Excerpted text:
————————
II.—Decomposed Meat.—Putrid meat has often produced diarrhœa and other severe symptoms. Putrid sausages are especially dangerous, and incipient putridity seems to be more dangerous than advanced.

Tinned Meats occasionally produce severe illness, which has been in several cases fatal. It is important to secure a good brand, and to eat the meat as early as possible after the tin is opened. Tins in which any bulging is present, showing the presence of putrefactive gases, must be rejected; and still more tins which have been pricked and resoldered in a second place. All tinned meats and fruits are stated by Hehner to contain compounds of tin in solution. These do not seem to be perceptibly injurious, unlike lead salts, which are now rarely found.
————————
Excerpted records:
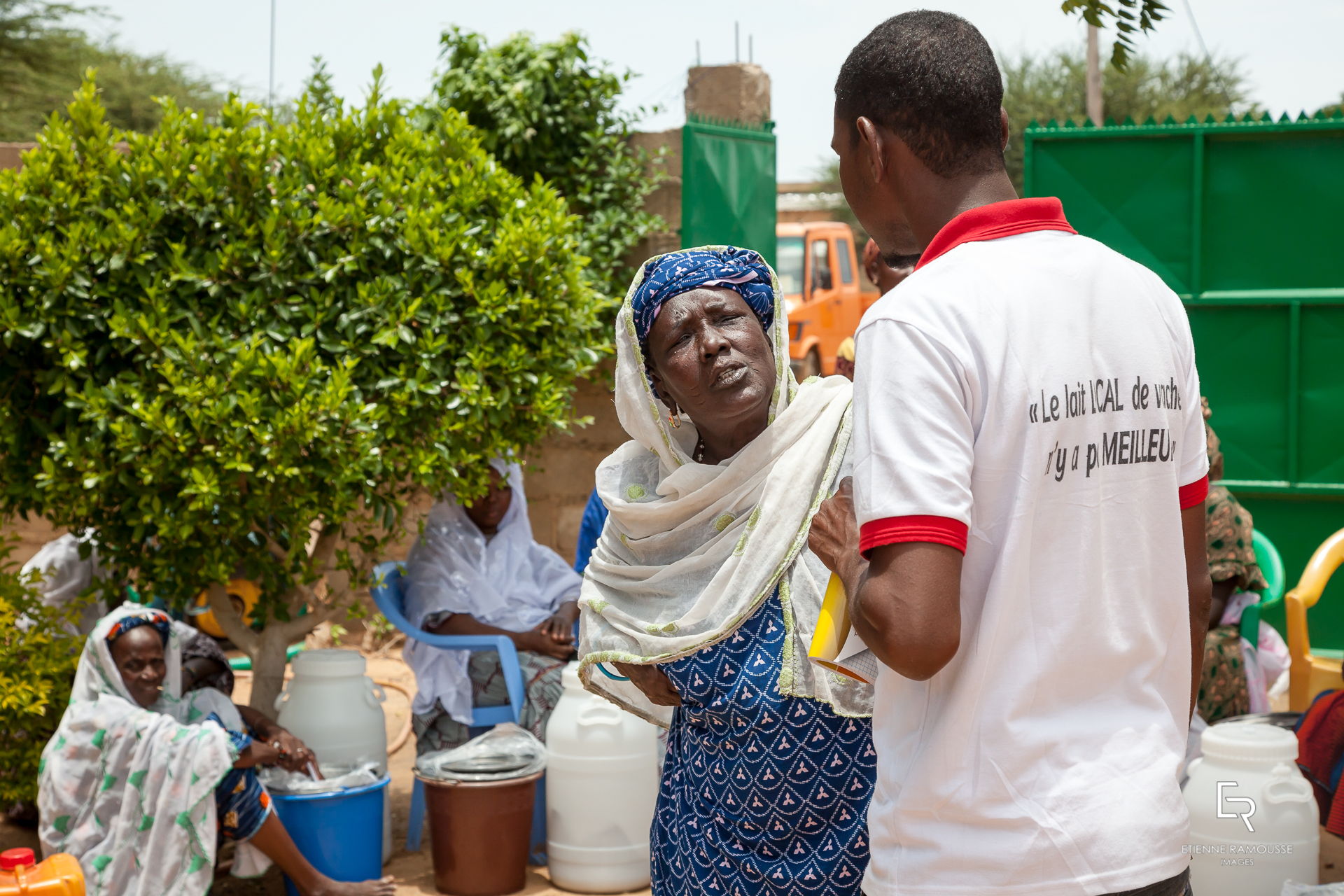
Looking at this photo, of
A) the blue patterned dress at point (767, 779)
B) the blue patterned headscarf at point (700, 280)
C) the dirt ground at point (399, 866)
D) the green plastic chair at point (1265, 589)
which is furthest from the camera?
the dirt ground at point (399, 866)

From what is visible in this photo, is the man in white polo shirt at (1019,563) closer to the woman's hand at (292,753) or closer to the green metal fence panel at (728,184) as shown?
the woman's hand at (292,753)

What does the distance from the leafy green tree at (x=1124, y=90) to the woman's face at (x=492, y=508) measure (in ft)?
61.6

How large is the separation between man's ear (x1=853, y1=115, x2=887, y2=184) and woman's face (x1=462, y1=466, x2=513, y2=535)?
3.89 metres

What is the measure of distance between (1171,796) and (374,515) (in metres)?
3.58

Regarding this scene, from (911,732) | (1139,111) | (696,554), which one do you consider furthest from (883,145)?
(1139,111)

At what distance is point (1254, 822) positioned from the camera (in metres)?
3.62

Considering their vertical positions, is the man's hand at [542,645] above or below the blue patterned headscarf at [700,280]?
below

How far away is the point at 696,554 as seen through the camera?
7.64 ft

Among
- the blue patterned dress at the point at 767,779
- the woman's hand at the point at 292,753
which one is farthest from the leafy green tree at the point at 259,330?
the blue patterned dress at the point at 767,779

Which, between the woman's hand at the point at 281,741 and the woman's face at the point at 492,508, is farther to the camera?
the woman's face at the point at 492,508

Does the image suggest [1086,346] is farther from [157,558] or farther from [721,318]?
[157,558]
————————
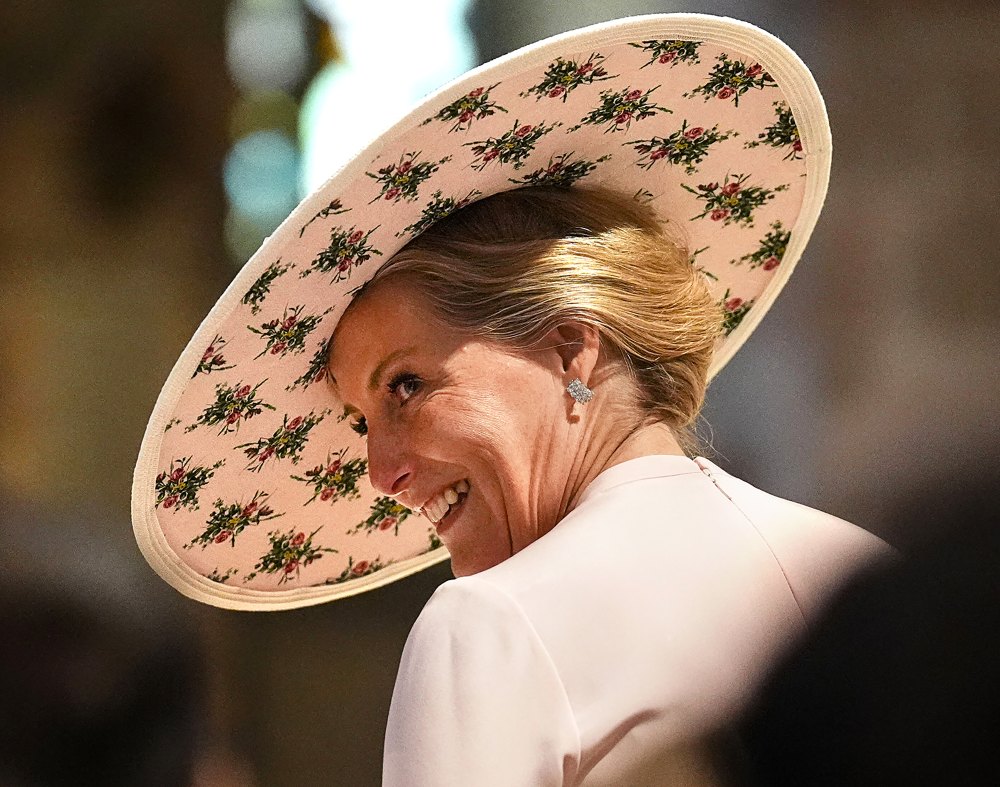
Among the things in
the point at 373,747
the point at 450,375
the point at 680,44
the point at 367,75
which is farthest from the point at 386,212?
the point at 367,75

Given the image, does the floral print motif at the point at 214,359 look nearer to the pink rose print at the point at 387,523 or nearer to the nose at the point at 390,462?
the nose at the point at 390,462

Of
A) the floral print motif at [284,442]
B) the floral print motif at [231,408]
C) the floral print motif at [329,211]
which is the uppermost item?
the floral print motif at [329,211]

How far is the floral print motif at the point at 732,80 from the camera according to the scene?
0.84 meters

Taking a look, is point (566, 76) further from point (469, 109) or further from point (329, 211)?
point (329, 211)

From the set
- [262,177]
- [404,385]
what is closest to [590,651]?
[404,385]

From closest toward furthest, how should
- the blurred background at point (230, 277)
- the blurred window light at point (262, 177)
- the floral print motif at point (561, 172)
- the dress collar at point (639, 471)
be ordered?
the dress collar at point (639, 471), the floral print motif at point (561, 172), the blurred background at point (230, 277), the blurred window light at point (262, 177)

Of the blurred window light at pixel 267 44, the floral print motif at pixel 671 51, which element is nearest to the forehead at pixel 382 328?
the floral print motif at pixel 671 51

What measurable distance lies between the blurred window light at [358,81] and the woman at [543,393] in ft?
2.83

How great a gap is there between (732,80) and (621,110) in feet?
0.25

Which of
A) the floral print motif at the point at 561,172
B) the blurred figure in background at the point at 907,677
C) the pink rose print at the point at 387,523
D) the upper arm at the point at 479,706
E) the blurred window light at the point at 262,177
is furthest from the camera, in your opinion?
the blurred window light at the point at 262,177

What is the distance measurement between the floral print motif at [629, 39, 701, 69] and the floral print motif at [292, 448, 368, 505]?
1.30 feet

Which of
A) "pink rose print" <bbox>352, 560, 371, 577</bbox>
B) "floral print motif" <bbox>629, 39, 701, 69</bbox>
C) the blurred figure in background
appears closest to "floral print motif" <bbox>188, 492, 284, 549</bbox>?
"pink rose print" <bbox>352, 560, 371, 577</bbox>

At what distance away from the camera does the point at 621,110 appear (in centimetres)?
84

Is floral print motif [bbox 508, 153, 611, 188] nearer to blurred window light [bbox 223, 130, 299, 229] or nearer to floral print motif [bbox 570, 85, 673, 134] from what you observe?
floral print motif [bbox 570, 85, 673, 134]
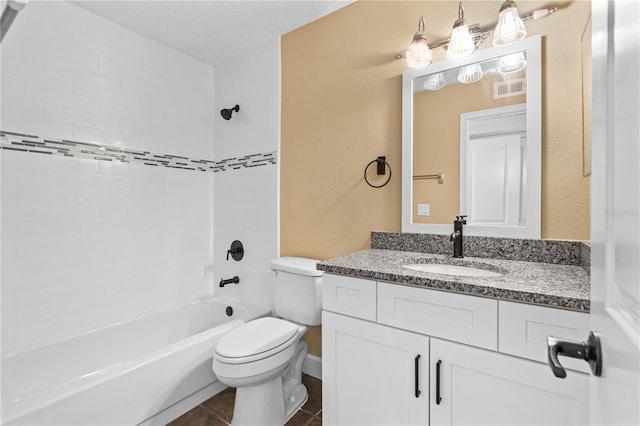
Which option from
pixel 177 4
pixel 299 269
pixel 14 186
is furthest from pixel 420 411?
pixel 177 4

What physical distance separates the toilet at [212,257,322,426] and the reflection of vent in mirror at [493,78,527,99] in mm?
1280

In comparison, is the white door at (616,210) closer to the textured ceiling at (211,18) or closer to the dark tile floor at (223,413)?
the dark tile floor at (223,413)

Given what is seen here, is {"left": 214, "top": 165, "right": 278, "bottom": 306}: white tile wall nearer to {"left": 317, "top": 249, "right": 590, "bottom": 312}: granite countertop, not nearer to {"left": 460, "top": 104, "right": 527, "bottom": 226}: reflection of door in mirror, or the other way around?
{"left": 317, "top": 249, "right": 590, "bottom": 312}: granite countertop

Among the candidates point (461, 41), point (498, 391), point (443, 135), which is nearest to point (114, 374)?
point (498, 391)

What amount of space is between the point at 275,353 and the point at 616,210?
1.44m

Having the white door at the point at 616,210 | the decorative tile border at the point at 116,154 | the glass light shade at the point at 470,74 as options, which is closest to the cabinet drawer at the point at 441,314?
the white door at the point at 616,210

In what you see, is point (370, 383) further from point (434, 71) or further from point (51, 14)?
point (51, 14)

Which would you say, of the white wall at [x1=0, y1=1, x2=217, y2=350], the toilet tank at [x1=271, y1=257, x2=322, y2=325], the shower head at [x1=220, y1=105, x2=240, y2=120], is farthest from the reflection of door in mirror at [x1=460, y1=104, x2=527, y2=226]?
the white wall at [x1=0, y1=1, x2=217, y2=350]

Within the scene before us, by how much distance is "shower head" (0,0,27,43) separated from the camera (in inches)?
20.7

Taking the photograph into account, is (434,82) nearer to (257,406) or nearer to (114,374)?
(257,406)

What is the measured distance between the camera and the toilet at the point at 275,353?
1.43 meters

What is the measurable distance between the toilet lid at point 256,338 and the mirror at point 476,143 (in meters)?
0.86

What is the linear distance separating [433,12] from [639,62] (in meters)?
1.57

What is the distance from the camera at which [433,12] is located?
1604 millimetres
————————
Using the information:
1. Which foods are named in the text on decomposed meat?
2. Answer from the text on decomposed meat:
(a) Which seems more dangerous, incipient or advanced putridity?
(b) What does bulging in a tin show?
(c) According to Hehner, what do all tinned meats and fruits contain?

Your responses:
1. Putrid meat, putrid sausages, tinned meats, and tinned fruits.

2.
(a) Incipient putridity.
(b) The presence of putrefactive gases.
(c) Compounds of tin in solution.